The Pilgrims Meet the Pope

c. 1492
Tempera on canvas, 281 x 307 cm
Gallerie dell'Accademia, Venice

Canvas No. 6 of the series of nine large paintings "Stories from the Life of St Ursula".

The same colour tone and mood as in the Apotheosis, but used in a much more self-assured perspective composition, appears again in the Meeting between Pope Cyriacus and the Pilgrims. Scholars do not agree on the dating of this canvas and suggestions go from 1491, the same year as the Apotheosis of St Ursula, to 1493, the year of the Martyrdom of the Pilgrims and the Funeral of St Ursula. Even the question of the identification of the character in red standing next to Pope Cyriacus as Ermolao Barbaro, an eminent Humanist and the Venetian ambassador to the Vatican who died in 1493 after having fallen out of grace in Venice, is used in different ways by the advocates of the various chronological theories. The style of the canvas would appear to suggest a more mature period than the Pilgrims' Arrival in Cologne canvas, which dates from 1490.
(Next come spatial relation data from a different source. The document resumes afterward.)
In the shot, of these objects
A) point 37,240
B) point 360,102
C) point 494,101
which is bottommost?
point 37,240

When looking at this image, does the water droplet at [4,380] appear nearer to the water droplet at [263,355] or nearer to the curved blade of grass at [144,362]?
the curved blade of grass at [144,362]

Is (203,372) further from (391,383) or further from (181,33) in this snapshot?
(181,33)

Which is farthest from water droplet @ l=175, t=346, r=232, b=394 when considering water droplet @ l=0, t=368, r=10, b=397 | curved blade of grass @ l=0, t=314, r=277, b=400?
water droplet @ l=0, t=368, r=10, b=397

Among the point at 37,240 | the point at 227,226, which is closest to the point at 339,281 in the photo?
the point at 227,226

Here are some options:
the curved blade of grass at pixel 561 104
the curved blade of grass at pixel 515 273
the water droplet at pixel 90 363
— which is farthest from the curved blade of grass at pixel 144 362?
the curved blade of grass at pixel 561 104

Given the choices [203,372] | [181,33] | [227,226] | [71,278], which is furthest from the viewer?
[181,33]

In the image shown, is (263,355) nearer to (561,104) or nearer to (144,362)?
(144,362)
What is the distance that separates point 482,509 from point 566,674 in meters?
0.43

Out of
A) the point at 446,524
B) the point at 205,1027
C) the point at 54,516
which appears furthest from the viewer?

The scene of the meeting takes place in the bright afternoon light: to the left, the retinue of virgins is shown approaching along the path, while the English Prince and Ursula, in the centre, kneel in front of Pope Cyriacus; and to the right the procession of bishops, prelates and dignitaries unfolds in the bright, sunlit meadow outside the walls of Rome. Each figure projects its own shadow to emphasize the hour of the day in which the historic meeting is taking place; like a brilliant colour prism it revolves slowly in an atmosphere of absolute enchantment. The calculated stage-like arrangement of the characters is echoed in the setting of the eight standards, the white mitres, the regular geometric shapes of the huge construction of Castel Sant'Angelo. Not even the tiniest of details is lost on this enormous stage: the lavish ornamentation of the damask copes, or the group of clarion players standing out against the sky on the castle's bastions, or the ivy clinging to the walls.